→ **Source document**
— BEGIN —

Alexis Pauline Gumbs is an American writer, independent scholar, poet, activist and educator based in Durham, North Carolina.

Biography
Gumbs holds a PhD in English, African and African-American Studies, and Women and Gender Studies from Duke University.

Gumbs was the Winton Chair in the Liberal Arts in the Department of Theater Arts and Dance at the University of Minnesota (2017–2019). Gumbs is the Founder and Director of Eternal Summer of the Black Feminist Mind and founder of BrokenBeautiful Press. She is the dramaturge for "dat Black Mermaid Man Lady", a performance by Sharon Bridgforth.

Gumbs has spent the majority of her career as an independent writer and scholar outside of formal academic institutions. Gumbs teaches online seminars, writes blog posts, and runs webinars through her website Brilliance Remastered. Because she does not work at a university, she has participated in conversations about how intellectual work can be more path breaking and widely accessible outside of the academy.

— END —

→ **Instruction**
Write out the passage of the Alexis Pauline Gumbs profile that starts at "Gumbs was the" and runs up to and including "of the academy.".

→ **Data shown**
— BEGIN —

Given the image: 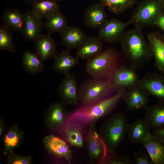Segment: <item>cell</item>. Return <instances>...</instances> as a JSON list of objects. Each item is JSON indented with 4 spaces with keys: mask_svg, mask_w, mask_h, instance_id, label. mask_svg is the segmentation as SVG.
Here are the masks:
<instances>
[{
    "mask_svg": "<svg viewBox=\"0 0 164 164\" xmlns=\"http://www.w3.org/2000/svg\"><path fill=\"white\" fill-rule=\"evenodd\" d=\"M118 42L130 65L136 69L145 67L153 57L150 44L141 29L135 27L125 32Z\"/></svg>",
    "mask_w": 164,
    "mask_h": 164,
    "instance_id": "cell-1",
    "label": "cell"
},
{
    "mask_svg": "<svg viewBox=\"0 0 164 164\" xmlns=\"http://www.w3.org/2000/svg\"><path fill=\"white\" fill-rule=\"evenodd\" d=\"M125 90H120L115 94L95 104L84 105L70 114L68 122H75L83 127L95 125L96 122L111 112L123 98Z\"/></svg>",
    "mask_w": 164,
    "mask_h": 164,
    "instance_id": "cell-2",
    "label": "cell"
},
{
    "mask_svg": "<svg viewBox=\"0 0 164 164\" xmlns=\"http://www.w3.org/2000/svg\"><path fill=\"white\" fill-rule=\"evenodd\" d=\"M128 125L125 115L120 112L115 113L102 123L97 133L109 153H115L117 148L127 134Z\"/></svg>",
    "mask_w": 164,
    "mask_h": 164,
    "instance_id": "cell-3",
    "label": "cell"
},
{
    "mask_svg": "<svg viewBox=\"0 0 164 164\" xmlns=\"http://www.w3.org/2000/svg\"><path fill=\"white\" fill-rule=\"evenodd\" d=\"M114 91L109 79L93 78L78 87L79 101L84 105L95 104L109 97Z\"/></svg>",
    "mask_w": 164,
    "mask_h": 164,
    "instance_id": "cell-4",
    "label": "cell"
},
{
    "mask_svg": "<svg viewBox=\"0 0 164 164\" xmlns=\"http://www.w3.org/2000/svg\"><path fill=\"white\" fill-rule=\"evenodd\" d=\"M164 11V0H142L138 4L128 22L142 29L153 27L159 15Z\"/></svg>",
    "mask_w": 164,
    "mask_h": 164,
    "instance_id": "cell-5",
    "label": "cell"
},
{
    "mask_svg": "<svg viewBox=\"0 0 164 164\" xmlns=\"http://www.w3.org/2000/svg\"><path fill=\"white\" fill-rule=\"evenodd\" d=\"M118 60V54L110 48L87 60L85 70L93 78L108 79L117 68Z\"/></svg>",
    "mask_w": 164,
    "mask_h": 164,
    "instance_id": "cell-6",
    "label": "cell"
},
{
    "mask_svg": "<svg viewBox=\"0 0 164 164\" xmlns=\"http://www.w3.org/2000/svg\"><path fill=\"white\" fill-rule=\"evenodd\" d=\"M62 101L51 103L45 112L44 122L53 132L61 133L68 122L71 114Z\"/></svg>",
    "mask_w": 164,
    "mask_h": 164,
    "instance_id": "cell-7",
    "label": "cell"
},
{
    "mask_svg": "<svg viewBox=\"0 0 164 164\" xmlns=\"http://www.w3.org/2000/svg\"><path fill=\"white\" fill-rule=\"evenodd\" d=\"M95 126L88 127L85 138L86 152L88 163L102 164L109 153L99 137Z\"/></svg>",
    "mask_w": 164,
    "mask_h": 164,
    "instance_id": "cell-8",
    "label": "cell"
},
{
    "mask_svg": "<svg viewBox=\"0 0 164 164\" xmlns=\"http://www.w3.org/2000/svg\"><path fill=\"white\" fill-rule=\"evenodd\" d=\"M137 69L130 65L121 66L115 69L109 78L113 90L116 92L139 84L140 79Z\"/></svg>",
    "mask_w": 164,
    "mask_h": 164,
    "instance_id": "cell-9",
    "label": "cell"
},
{
    "mask_svg": "<svg viewBox=\"0 0 164 164\" xmlns=\"http://www.w3.org/2000/svg\"><path fill=\"white\" fill-rule=\"evenodd\" d=\"M129 25L128 22H123L116 18L108 19L98 29V37L102 41L109 43L118 42Z\"/></svg>",
    "mask_w": 164,
    "mask_h": 164,
    "instance_id": "cell-10",
    "label": "cell"
},
{
    "mask_svg": "<svg viewBox=\"0 0 164 164\" xmlns=\"http://www.w3.org/2000/svg\"><path fill=\"white\" fill-rule=\"evenodd\" d=\"M149 95L139 84L128 88L123 97L127 111L145 109L149 102Z\"/></svg>",
    "mask_w": 164,
    "mask_h": 164,
    "instance_id": "cell-11",
    "label": "cell"
},
{
    "mask_svg": "<svg viewBox=\"0 0 164 164\" xmlns=\"http://www.w3.org/2000/svg\"><path fill=\"white\" fill-rule=\"evenodd\" d=\"M57 91L62 101L67 105L77 104L79 100L76 75L70 72L65 75Z\"/></svg>",
    "mask_w": 164,
    "mask_h": 164,
    "instance_id": "cell-12",
    "label": "cell"
},
{
    "mask_svg": "<svg viewBox=\"0 0 164 164\" xmlns=\"http://www.w3.org/2000/svg\"><path fill=\"white\" fill-rule=\"evenodd\" d=\"M24 14V22L20 32L26 40L35 42L42 34L44 27L42 19L32 10H27Z\"/></svg>",
    "mask_w": 164,
    "mask_h": 164,
    "instance_id": "cell-13",
    "label": "cell"
},
{
    "mask_svg": "<svg viewBox=\"0 0 164 164\" xmlns=\"http://www.w3.org/2000/svg\"><path fill=\"white\" fill-rule=\"evenodd\" d=\"M139 84L149 94L164 103V76L156 72H148L140 79Z\"/></svg>",
    "mask_w": 164,
    "mask_h": 164,
    "instance_id": "cell-14",
    "label": "cell"
},
{
    "mask_svg": "<svg viewBox=\"0 0 164 164\" xmlns=\"http://www.w3.org/2000/svg\"><path fill=\"white\" fill-rule=\"evenodd\" d=\"M44 146L48 152L58 158L63 159L70 164L72 152L67 142L53 135L45 136L43 139Z\"/></svg>",
    "mask_w": 164,
    "mask_h": 164,
    "instance_id": "cell-15",
    "label": "cell"
},
{
    "mask_svg": "<svg viewBox=\"0 0 164 164\" xmlns=\"http://www.w3.org/2000/svg\"><path fill=\"white\" fill-rule=\"evenodd\" d=\"M104 6L101 3H94L85 10L83 19L84 26L88 28L99 29L108 19Z\"/></svg>",
    "mask_w": 164,
    "mask_h": 164,
    "instance_id": "cell-16",
    "label": "cell"
},
{
    "mask_svg": "<svg viewBox=\"0 0 164 164\" xmlns=\"http://www.w3.org/2000/svg\"><path fill=\"white\" fill-rule=\"evenodd\" d=\"M60 42L67 49H78L87 37L80 28L68 26L60 33Z\"/></svg>",
    "mask_w": 164,
    "mask_h": 164,
    "instance_id": "cell-17",
    "label": "cell"
},
{
    "mask_svg": "<svg viewBox=\"0 0 164 164\" xmlns=\"http://www.w3.org/2000/svg\"><path fill=\"white\" fill-rule=\"evenodd\" d=\"M35 42V53L43 61L54 58L57 53L56 44L50 33L42 34Z\"/></svg>",
    "mask_w": 164,
    "mask_h": 164,
    "instance_id": "cell-18",
    "label": "cell"
},
{
    "mask_svg": "<svg viewBox=\"0 0 164 164\" xmlns=\"http://www.w3.org/2000/svg\"><path fill=\"white\" fill-rule=\"evenodd\" d=\"M103 45L98 37L87 36L78 48L75 57L78 59L87 60L102 51Z\"/></svg>",
    "mask_w": 164,
    "mask_h": 164,
    "instance_id": "cell-19",
    "label": "cell"
},
{
    "mask_svg": "<svg viewBox=\"0 0 164 164\" xmlns=\"http://www.w3.org/2000/svg\"><path fill=\"white\" fill-rule=\"evenodd\" d=\"M147 37L155 60V65L159 71L164 73V42L158 31L149 33Z\"/></svg>",
    "mask_w": 164,
    "mask_h": 164,
    "instance_id": "cell-20",
    "label": "cell"
},
{
    "mask_svg": "<svg viewBox=\"0 0 164 164\" xmlns=\"http://www.w3.org/2000/svg\"><path fill=\"white\" fill-rule=\"evenodd\" d=\"M83 127L77 123L68 122L61 134L71 146L78 149L83 148L85 142Z\"/></svg>",
    "mask_w": 164,
    "mask_h": 164,
    "instance_id": "cell-21",
    "label": "cell"
},
{
    "mask_svg": "<svg viewBox=\"0 0 164 164\" xmlns=\"http://www.w3.org/2000/svg\"><path fill=\"white\" fill-rule=\"evenodd\" d=\"M142 143L153 164H164V143L149 133Z\"/></svg>",
    "mask_w": 164,
    "mask_h": 164,
    "instance_id": "cell-22",
    "label": "cell"
},
{
    "mask_svg": "<svg viewBox=\"0 0 164 164\" xmlns=\"http://www.w3.org/2000/svg\"><path fill=\"white\" fill-rule=\"evenodd\" d=\"M78 63L79 59L72 56L70 50L67 49L55 56L51 68L56 72L65 75L70 73Z\"/></svg>",
    "mask_w": 164,
    "mask_h": 164,
    "instance_id": "cell-23",
    "label": "cell"
},
{
    "mask_svg": "<svg viewBox=\"0 0 164 164\" xmlns=\"http://www.w3.org/2000/svg\"><path fill=\"white\" fill-rule=\"evenodd\" d=\"M150 128L144 119L139 118L128 124L127 134L129 142L138 144L142 142L150 133Z\"/></svg>",
    "mask_w": 164,
    "mask_h": 164,
    "instance_id": "cell-24",
    "label": "cell"
},
{
    "mask_svg": "<svg viewBox=\"0 0 164 164\" xmlns=\"http://www.w3.org/2000/svg\"><path fill=\"white\" fill-rule=\"evenodd\" d=\"M144 119L154 130L164 127V103H158L145 109Z\"/></svg>",
    "mask_w": 164,
    "mask_h": 164,
    "instance_id": "cell-25",
    "label": "cell"
},
{
    "mask_svg": "<svg viewBox=\"0 0 164 164\" xmlns=\"http://www.w3.org/2000/svg\"><path fill=\"white\" fill-rule=\"evenodd\" d=\"M23 137V132L17 125L10 127L4 137L3 154L9 155L13 153V151L22 143Z\"/></svg>",
    "mask_w": 164,
    "mask_h": 164,
    "instance_id": "cell-26",
    "label": "cell"
},
{
    "mask_svg": "<svg viewBox=\"0 0 164 164\" xmlns=\"http://www.w3.org/2000/svg\"><path fill=\"white\" fill-rule=\"evenodd\" d=\"M43 62L35 53L26 50L22 55L21 64L27 73L35 75L39 73L45 69Z\"/></svg>",
    "mask_w": 164,
    "mask_h": 164,
    "instance_id": "cell-27",
    "label": "cell"
},
{
    "mask_svg": "<svg viewBox=\"0 0 164 164\" xmlns=\"http://www.w3.org/2000/svg\"><path fill=\"white\" fill-rule=\"evenodd\" d=\"M31 6L32 10L42 19H46L60 10L57 2L52 0H36Z\"/></svg>",
    "mask_w": 164,
    "mask_h": 164,
    "instance_id": "cell-28",
    "label": "cell"
},
{
    "mask_svg": "<svg viewBox=\"0 0 164 164\" xmlns=\"http://www.w3.org/2000/svg\"><path fill=\"white\" fill-rule=\"evenodd\" d=\"M2 19L3 23L12 31L21 32L24 20V14L19 9H9L5 10Z\"/></svg>",
    "mask_w": 164,
    "mask_h": 164,
    "instance_id": "cell-29",
    "label": "cell"
},
{
    "mask_svg": "<svg viewBox=\"0 0 164 164\" xmlns=\"http://www.w3.org/2000/svg\"><path fill=\"white\" fill-rule=\"evenodd\" d=\"M67 20L60 10L46 19L44 27L49 32L60 33L68 26Z\"/></svg>",
    "mask_w": 164,
    "mask_h": 164,
    "instance_id": "cell-30",
    "label": "cell"
},
{
    "mask_svg": "<svg viewBox=\"0 0 164 164\" xmlns=\"http://www.w3.org/2000/svg\"><path fill=\"white\" fill-rule=\"evenodd\" d=\"M109 12L119 14L132 8L137 0H98Z\"/></svg>",
    "mask_w": 164,
    "mask_h": 164,
    "instance_id": "cell-31",
    "label": "cell"
},
{
    "mask_svg": "<svg viewBox=\"0 0 164 164\" xmlns=\"http://www.w3.org/2000/svg\"><path fill=\"white\" fill-rule=\"evenodd\" d=\"M12 31L3 23L0 25V50L12 52L16 51Z\"/></svg>",
    "mask_w": 164,
    "mask_h": 164,
    "instance_id": "cell-32",
    "label": "cell"
},
{
    "mask_svg": "<svg viewBox=\"0 0 164 164\" xmlns=\"http://www.w3.org/2000/svg\"><path fill=\"white\" fill-rule=\"evenodd\" d=\"M133 163V161L129 157L118 155L115 153H109L104 160L103 164H132Z\"/></svg>",
    "mask_w": 164,
    "mask_h": 164,
    "instance_id": "cell-33",
    "label": "cell"
},
{
    "mask_svg": "<svg viewBox=\"0 0 164 164\" xmlns=\"http://www.w3.org/2000/svg\"><path fill=\"white\" fill-rule=\"evenodd\" d=\"M7 163L9 164H30L32 159L29 156H23L14 155L13 153L8 155Z\"/></svg>",
    "mask_w": 164,
    "mask_h": 164,
    "instance_id": "cell-34",
    "label": "cell"
},
{
    "mask_svg": "<svg viewBox=\"0 0 164 164\" xmlns=\"http://www.w3.org/2000/svg\"><path fill=\"white\" fill-rule=\"evenodd\" d=\"M134 155L135 161L136 164H153L149 155L145 151L135 152Z\"/></svg>",
    "mask_w": 164,
    "mask_h": 164,
    "instance_id": "cell-35",
    "label": "cell"
},
{
    "mask_svg": "<svg viewBox=\"0 0 164 164\" xmlns=\"http://www.w3.org/2000/svg\"><path fill=\"white\" fill-rule=\"evenodd\" d=\"M155 26L164 31V11L158 16L155 22Z\"/></svg>",
    "mask_w": 164,
    "mask_h": 164,
    "instance_id": "cell-36",
    "label": "cell"
},
{
    "mask_svg": "<svg viewBox=\"0 0 164 164\" xmlns=\"http://www.w3.org/2000/svg\"><path fill=\"white\" fill-rule=\"evenodd\" d=\"M152 135L164 143V127L155 130Z\"/></svg>",
    "mask_w": 164,
    "mask_h": 164,
    "instance_id": "cell-37",
    "label": "cell"
},
{
    "mask_svg": "<svg viewBox=\"0 0 164 164\" xmlns=\"http://www.w3.org/2000/svg\"><path fill=\"white\" fill-rule=\"evenodd\" d=\"M5 129V124L2 118L0 119V136L2 135Z\"/></svg>",
    "mask_w": 164,
    "mask_h": 164,
    "instance_id": "cell-38",
    "label": "cell"
},
{
    "mask_svg": "<svg viewBox=\"0 0 164 164\" xmlns=\"http://www.w3.org/2000/svg\"><path fill=\"white\" fill-rule=\"evenodd\" d=\"M27 2H31V3L36 0H24Z\"/></svg>",
    "mask_w": 164,
    "mask_h": 164,
    "instance_id": "cell-39",
    "label": "cell"
},
{
    "mask_svg": "<svg viewBox=\"0 0 164 164\" xmlns=\"http://www.w3.org/2000/svg\"><path fill=\"white\" fill-rule=\"evenodd\" d=\"M162 36L163 40L164 42V33H163V34L162 35Z\"/></svg>",
    "mask_w": 164,
    "mask_h": 164,
    "instance_id": "cell-40",
    "label": "cell"
},
{
    "mask_svg": "<svg viewBox=\"0 0 164 164\" xmlns=\"http://www.w3.org/2000/svg\"><path fill=\"white\" fill-rule=\"evenodd\" d=\"M53 0L54 1H55V2H58V1H62V0Z\"/></svg>",
    "mask_w": 164,
    "mask_h": 164,
    "instance_id": "cell-41",
    "label": "cell"
}]
</instances>
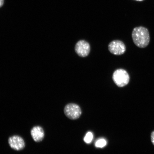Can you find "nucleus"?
<instances>
[{
  "label": "nucleus",
  "instance_id": "4",
  "mask_svg": "<svg viewBox=\"0 0 154 154\" xmlns=\"http://www.w3.org/2000/svg\"><path fill=\"white\" fill-rule=\"evenodd\" d=\"M108 48L111 53L116 55L123 54L126 51L125 44L119 40H115L111 42L109 44Z\"/></svg>",
  "mask_w": 154,
  "mask_h": 154
},
{
  "label": "nucleus",
  "instance_id": "10",
  "mask_svg": "<svg viewBox=\"0 0 154 154\" xmlns=\"http://www.w3.org/2000/svg\"><path fill=\"white\" fill-rule=\"evenodd\" d=\"M151 137L152 143V144L154 145V131L152 132Z\"/></svg>",
  "mask_w": 154,
  "mask_h": 154
},
{
  "label": "nucleus",
  "instance_id": "5",
  "mask_svg": "<svg viewBox=\"0 0 154 154\" xmlns=\"http://www.w3.org/2000/svg\"><path fill=\"white\" fill-rule=\"evenodd\" d=\"M90 46L87 42L81 40L76 44L75 47V51L79 56L85 57L89 55L90 51Z\"/></svg>",
  "mask_w": 154,
  "mask_h": 154
},
{
  "label": "nucleus",
  "instance_id": "8",
  "mask_svg": "<svg viewBox=\"0 0 154 154\" xmlns=\"http://www.w3.org/2000/svg\"><path fill=\"white\" fill-rule=\"evenodd\" d=\"M106 140L104 139H100L98 140L95 143V146L98 148H103L106 144Z\"/></svg>",
  "mask_w": 154,
  "mask_h": 154
},
{
  "label": "nucleus",
  "instance_id": "7",
  "mask_svg": "<svg viewBox=\"0 0 154 154\" xmlns=\"http://www.w3.org/2000/svg\"><path fill=\"white\" fill-rule=\"evenodd\" d=\"M31 134L35 141L39 142L43 140L44 133L43 129L40 126L34 127L31 131Z\"/></svg>",
  "mask_w": 154,
  "mask_h": 154
},
{
  "label": "nucleus",
  "instance_id": "6",
  "mask_svg": "<svg viewBox=\"0 0 154 154\" xmlns=\"http://www.w3.org/2000/svg\"><path fill=\"white\" fill-rule=\"evenodd\" d=\"M9 144L12 149L20 151L24 149L25 146V142L23 139L18 136L11 137L8 140Z\"/></svg>",
  "mask_w": 154,
  "mask_h": 154
},
{
  "label": "nucleus",
  "instance_id": "9",
  "mask_svg": "<svg viewBox=\"0 0 154 154\" xmlns=\"http://www.w3.org/2000/svg\"><path fill=\"white\" fill-rule=\"evenodd\" d=\"M93 134L91 132H88L86 134L84 138V141L87 143H89L93 139Z\"/></svg>",
  "mask_w": 154,
  "mask_h": 154
},
{
  "label": "nucleus",
  "instance_id": "12",
  "mask_svg": "<svg viewBox=\"0 0 154 154\" xmlns=\"http://www.w3.org/2000/svg\"><path fill=\"white\" fill-rule=\"evenodd\" d=\"M136 1H143V0H136Z\"/></svg>",
  "mask_w": 154,
  "mask_h": 154
},
{
  "label": "nucleus",
  "instance_id": "2",
  "mask_svg": "<svg viewBox=\"0 0 154 154\" xmlns=\"http://www.w3.org/2000/svg\"><path fill=\"white\" fill-rule=\"evenodd\" d=\"M112 79L115 83L119 87H123L129 82V75L126 70L122 69H117L113 72Z\"/></svg>",
  "mask_w": 154,
  "mask_h": 154
},
{
  "label": "nucleus",
  "instance_id": "11",
  "mask_svg": "<svg viewBox=\"0 0 154 154\" xmlns=\"http://www.w3.org/2000/svg\"><path fill=\"white\" fill-rule=\"evenodd\" d=\"M4 2V0H0V8L3 5Z\"/></svg>",
  "mask_w": 154,
  "mask_h": 154
},
{
  "label": "nucleus",
  "instance_id": "1",
  "mask_svg": "<svg viewBox=\"0 0 154 154\" xmlns=\"http://www.w3.org/2000/svg\"><path fill=\"white\" fill-rule=\"evenodd\" d=\"M132 37L135 45L140 48H145L149 44V32L144 27L140 26L134 28L132 31Z\"/></svg>",
  "mask_w": 154,
  "mask_h": 154
},
{
  "label": "nucleus",
  "instance_id": "3",
  "mask_svg": "<svg viewBox=\"0 0 154 154\" xmlns=\"http://www.w3.org/2000/svg\"><path fill=\"white\" fill-rule=\"evenodd\" d=\"M65 115L71 120H75L79 118L82 114V111L79 106L73 103L68 104L64 108Z\"/></svg>",
  "mask_w": 154,
  "mask_h": 154
}]
</instances>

— END —

→ **Written answer**
Gumbs was the Winton Chair in the Liberal Arts in the Department of Theater Arts and Dance at the University of Minnesota (2017–2019). Gumbs is the Founder and Director of Eternal Summer of the Black Feminist Mind and founder of BrokenBeautiful Press. She is the dramaturge for "dat Black Mermaid Man Lady", a performance by Sharon Bridgforth.

Gumbs has spent the majority of her career as an independent writer and scholar outside of formal academic institutions. Gumbs teaches online seminars, writes blog posts, and runs webinars through her website Brilliance Remastered. Because she does not work at a university, she has participated in conversations about how intellectual work can be more path breaking and widely accessible outside of the academy.